Oops, I failed to send my normal reminder yesterday, so this is your friendly reminder that this meeting is happening TODAY, in about 2 1/2 hours. See you soon!

Tom.

On 5/18/24 1:12 PM, Tom Honermann via SG16 wrote:

SG16 will hold a meeting on Wednesday, May 22nd, at 19:30 UTC (timezone conversion).

The agenda follows.

The results of the 2024 C++ Developer Survey were recently posted (summary results, detailed results). Question 6, "Which of these do you find frustrating about C++ development?", included a new response category this year, "Unicode, internationalization, and localization". Of the 17 categories, this one ranked 12th. The responses broke down as follows:

Approximately 46% of respondents claimed this category as a pain point. Not that we weren't already aware, but we clearly have work to do. 

I audited the write in responses that mentioned SG16 related terminology (Unicode, character, encoding, UTF, charN_t, text). The relevant comments follow; the portions in bold are comments with realistical and clear actionable complaints, requests, or suggestions.

Most of these comments aren't particularly actionable; what exactly does providing "better" or "full" Unicode support entail? Others, like those related to UTF-8-ing all the things, aren't feasible. My interpretation of the above is that we can make concrete improvements by doing the following:

  1. Add support for encoding conversions.
  2. Add support for charN_t in std::from_chars() and std::to_chars().
  3. Add support for Unicode-aware case conversions and case-insensitive comparisons.

Much of the following is copy/paste from the agenda sent for the 2024-01-10 SG16 meeting where I had planned for us to discuss P2626R0 but we then didn't due to time constraints.

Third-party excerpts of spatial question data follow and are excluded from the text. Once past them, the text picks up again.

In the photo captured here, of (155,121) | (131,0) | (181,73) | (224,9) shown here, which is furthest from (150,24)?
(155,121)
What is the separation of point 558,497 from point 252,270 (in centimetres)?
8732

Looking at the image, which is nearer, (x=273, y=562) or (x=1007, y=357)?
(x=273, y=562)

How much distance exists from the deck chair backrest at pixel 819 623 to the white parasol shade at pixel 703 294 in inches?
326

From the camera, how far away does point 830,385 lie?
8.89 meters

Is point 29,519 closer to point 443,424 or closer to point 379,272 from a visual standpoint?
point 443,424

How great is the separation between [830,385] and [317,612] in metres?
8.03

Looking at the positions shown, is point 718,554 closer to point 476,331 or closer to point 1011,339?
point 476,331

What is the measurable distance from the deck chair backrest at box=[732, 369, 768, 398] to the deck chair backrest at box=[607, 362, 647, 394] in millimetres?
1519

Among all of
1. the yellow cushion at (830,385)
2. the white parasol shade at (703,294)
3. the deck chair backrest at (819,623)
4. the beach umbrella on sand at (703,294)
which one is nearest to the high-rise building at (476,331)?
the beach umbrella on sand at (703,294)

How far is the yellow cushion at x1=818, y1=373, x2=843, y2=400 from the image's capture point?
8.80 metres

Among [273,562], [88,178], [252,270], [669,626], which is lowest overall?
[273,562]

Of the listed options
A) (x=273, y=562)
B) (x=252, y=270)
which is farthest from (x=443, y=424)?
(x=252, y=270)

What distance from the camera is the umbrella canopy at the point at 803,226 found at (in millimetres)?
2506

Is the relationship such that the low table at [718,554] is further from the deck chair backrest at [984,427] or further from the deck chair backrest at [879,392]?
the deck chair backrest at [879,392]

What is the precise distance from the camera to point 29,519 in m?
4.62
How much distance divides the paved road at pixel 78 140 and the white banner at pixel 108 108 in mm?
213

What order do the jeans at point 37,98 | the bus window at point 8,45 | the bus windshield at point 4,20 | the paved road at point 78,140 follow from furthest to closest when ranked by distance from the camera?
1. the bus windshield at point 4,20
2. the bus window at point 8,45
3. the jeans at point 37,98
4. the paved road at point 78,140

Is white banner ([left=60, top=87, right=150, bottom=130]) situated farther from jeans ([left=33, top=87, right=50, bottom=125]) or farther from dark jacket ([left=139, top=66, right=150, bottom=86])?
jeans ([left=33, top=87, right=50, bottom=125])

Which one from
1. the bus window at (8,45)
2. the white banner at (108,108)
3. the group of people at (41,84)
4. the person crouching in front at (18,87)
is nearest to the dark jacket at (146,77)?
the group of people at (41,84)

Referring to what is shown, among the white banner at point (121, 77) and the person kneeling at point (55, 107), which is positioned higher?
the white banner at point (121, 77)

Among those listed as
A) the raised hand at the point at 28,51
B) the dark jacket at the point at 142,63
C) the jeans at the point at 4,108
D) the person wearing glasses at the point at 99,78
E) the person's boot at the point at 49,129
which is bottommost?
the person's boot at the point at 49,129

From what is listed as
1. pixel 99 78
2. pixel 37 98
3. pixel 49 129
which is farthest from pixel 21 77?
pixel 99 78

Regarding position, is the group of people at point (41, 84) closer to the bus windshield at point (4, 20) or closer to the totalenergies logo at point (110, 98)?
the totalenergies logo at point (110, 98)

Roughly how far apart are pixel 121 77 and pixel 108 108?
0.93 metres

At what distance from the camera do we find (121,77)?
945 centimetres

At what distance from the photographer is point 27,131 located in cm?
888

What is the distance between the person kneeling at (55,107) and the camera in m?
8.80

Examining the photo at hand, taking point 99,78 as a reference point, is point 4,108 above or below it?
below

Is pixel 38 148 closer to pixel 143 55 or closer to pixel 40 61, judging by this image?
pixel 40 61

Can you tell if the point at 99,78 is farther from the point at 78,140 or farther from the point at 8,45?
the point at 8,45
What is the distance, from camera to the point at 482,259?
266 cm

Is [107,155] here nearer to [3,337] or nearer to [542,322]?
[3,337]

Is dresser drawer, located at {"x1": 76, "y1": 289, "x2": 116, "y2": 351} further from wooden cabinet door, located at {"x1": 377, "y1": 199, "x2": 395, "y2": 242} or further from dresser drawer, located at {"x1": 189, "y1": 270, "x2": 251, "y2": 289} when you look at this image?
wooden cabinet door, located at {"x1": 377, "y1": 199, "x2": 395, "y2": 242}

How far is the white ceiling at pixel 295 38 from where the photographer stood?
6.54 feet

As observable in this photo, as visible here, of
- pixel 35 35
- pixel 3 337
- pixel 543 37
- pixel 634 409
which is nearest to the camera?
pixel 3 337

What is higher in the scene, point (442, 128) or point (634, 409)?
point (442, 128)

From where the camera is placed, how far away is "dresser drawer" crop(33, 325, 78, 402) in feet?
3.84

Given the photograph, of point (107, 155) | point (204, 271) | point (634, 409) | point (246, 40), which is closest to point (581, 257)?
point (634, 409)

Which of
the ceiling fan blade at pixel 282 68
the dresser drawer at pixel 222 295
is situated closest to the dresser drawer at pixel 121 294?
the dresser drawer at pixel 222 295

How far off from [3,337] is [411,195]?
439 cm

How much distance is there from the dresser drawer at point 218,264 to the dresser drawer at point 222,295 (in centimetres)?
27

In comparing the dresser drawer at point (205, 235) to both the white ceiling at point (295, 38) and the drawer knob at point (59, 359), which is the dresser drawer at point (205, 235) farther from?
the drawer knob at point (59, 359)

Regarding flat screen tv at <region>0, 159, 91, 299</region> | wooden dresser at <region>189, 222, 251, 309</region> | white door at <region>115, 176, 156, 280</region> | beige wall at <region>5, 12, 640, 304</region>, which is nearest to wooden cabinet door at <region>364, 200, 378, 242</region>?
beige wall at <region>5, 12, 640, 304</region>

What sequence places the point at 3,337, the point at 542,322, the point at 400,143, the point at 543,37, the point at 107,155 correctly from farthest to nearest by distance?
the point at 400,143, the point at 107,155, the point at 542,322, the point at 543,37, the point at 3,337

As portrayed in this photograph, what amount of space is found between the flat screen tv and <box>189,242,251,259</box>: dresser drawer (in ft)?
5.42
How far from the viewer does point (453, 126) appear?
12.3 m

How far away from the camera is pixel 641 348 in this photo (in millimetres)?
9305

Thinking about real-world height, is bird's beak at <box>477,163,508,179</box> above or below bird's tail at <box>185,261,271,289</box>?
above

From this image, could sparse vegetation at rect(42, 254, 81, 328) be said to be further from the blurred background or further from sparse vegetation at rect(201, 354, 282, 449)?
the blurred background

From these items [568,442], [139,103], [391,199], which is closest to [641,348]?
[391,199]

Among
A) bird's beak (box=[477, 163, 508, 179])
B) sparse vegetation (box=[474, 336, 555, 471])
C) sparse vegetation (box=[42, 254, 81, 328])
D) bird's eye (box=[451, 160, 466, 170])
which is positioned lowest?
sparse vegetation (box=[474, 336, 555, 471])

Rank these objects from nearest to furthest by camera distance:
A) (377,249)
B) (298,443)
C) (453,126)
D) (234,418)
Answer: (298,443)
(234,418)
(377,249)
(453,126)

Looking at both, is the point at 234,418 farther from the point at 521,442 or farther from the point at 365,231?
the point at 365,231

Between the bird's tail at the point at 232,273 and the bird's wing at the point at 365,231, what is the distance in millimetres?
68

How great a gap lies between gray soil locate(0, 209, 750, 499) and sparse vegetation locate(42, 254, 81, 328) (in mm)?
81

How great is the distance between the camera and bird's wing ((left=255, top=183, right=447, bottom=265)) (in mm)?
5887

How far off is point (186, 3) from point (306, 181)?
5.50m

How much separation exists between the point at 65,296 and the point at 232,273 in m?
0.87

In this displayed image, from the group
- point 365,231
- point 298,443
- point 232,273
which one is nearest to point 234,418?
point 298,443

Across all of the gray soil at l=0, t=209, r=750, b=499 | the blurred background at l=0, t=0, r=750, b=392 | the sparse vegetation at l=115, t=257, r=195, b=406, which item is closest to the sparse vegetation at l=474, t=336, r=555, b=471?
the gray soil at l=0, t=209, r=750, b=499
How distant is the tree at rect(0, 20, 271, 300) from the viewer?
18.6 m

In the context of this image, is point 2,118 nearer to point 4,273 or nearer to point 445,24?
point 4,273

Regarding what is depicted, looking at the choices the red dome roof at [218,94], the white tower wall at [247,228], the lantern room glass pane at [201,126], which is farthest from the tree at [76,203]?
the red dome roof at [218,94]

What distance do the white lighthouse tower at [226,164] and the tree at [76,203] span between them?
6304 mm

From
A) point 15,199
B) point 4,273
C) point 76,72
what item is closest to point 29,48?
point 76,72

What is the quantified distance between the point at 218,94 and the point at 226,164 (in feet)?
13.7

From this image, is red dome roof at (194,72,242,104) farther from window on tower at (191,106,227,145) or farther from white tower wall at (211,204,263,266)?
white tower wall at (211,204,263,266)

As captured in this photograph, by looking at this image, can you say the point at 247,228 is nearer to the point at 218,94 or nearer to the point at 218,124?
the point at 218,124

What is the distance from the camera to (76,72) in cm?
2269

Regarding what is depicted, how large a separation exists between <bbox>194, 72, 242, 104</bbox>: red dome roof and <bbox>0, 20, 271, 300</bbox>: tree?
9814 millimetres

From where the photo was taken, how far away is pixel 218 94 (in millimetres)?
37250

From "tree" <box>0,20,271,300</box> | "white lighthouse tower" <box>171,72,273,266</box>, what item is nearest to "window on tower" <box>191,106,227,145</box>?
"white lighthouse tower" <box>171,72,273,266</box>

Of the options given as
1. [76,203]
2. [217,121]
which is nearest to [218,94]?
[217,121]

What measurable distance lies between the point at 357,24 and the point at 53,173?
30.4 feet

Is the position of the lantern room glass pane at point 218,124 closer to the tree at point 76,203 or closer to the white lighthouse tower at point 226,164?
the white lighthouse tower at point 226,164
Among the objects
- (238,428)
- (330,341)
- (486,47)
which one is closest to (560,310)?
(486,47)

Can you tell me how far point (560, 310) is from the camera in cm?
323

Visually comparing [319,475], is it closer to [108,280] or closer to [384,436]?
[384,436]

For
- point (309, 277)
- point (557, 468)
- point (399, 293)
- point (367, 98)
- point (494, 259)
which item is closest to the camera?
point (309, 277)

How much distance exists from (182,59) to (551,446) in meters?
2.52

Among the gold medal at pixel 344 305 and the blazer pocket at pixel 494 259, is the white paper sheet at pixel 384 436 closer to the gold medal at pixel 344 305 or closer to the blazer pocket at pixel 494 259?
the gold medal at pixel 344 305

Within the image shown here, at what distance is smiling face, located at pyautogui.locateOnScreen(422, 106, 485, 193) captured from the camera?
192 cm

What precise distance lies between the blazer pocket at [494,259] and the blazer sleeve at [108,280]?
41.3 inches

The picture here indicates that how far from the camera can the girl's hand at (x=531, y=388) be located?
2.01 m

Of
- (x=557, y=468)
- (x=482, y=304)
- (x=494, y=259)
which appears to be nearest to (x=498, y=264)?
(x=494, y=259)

P2626R0 was last discussed during the 2022-08-24 SG16 meeting. A few requests were made during that meeting and since that are yet to be addressed in a new revision:

See this SG16 email thread with subject "An alternative interface for P2626R0 ..." from September, 2022 for some alternative considerations.

There are two primary design questions that I would like to see us make progress on.

  1. How is (or should) the duration of access by one type vs another be managed?
  2. Should the ability to cast between underlying types be decoupled from the UTF concerns?

Consider the following example that illustrates a potentially desirable use case; to provide a char8_t-based wrapper around an existing function that processes UTF-8 text in char-based storage. The use of cast_as_utf_unchecked(), according to the proposed wording, ends the lifetime of the range of code units in the text array and returns a pointer to a new set of objects constructed in their place (with object representation preserved). Following that cast, access to the array and its elements must be performed via the returned pointer and access via the original object becomes UB.

void process_as_utf8(char *p, size_t N);
inline void process_as_utf8(char8_t *p, size_t N) {
  process_as_utf8(cast_as_utf_unchecked(p, N));
}
void f() {
  char8_t text[] = u8"Zoom";
  process_as_utf8(text, sizeof(text));
  CHECK(text[0] == u8'B'); // UB.
}

The paper does not propose an explicit "undo" operation, so it is unclear (at least to me) how valid access through the original object declaration can be restored. Perhaps the intent is that programmers do something like the following to undo a previous cast operation?

inline void process_as_utf8(const char8_t *p, size_t N) {
  const char *p_as_char =
cast_as_utf_unchecked(p, N);
  process_as_utf8(p_as_char);
  (void)cast_utf_to<char>(p_as_char, N);
}

What (I think) is missing is any connection to the original declaration of text; I am uncertain that the transparently replaceable rules ([basic.life]p8) suffice to cover this situation. I am concerned about how TBAA is preserved and at what point modifications made via one type are reflected for aliasing purposes by the other type; consider the case of the char overload of process_as_utf8() mutating the string with p[0] = 'B' as the CHECK() operation expects. We may have to seek guidance from CWG for these concerns.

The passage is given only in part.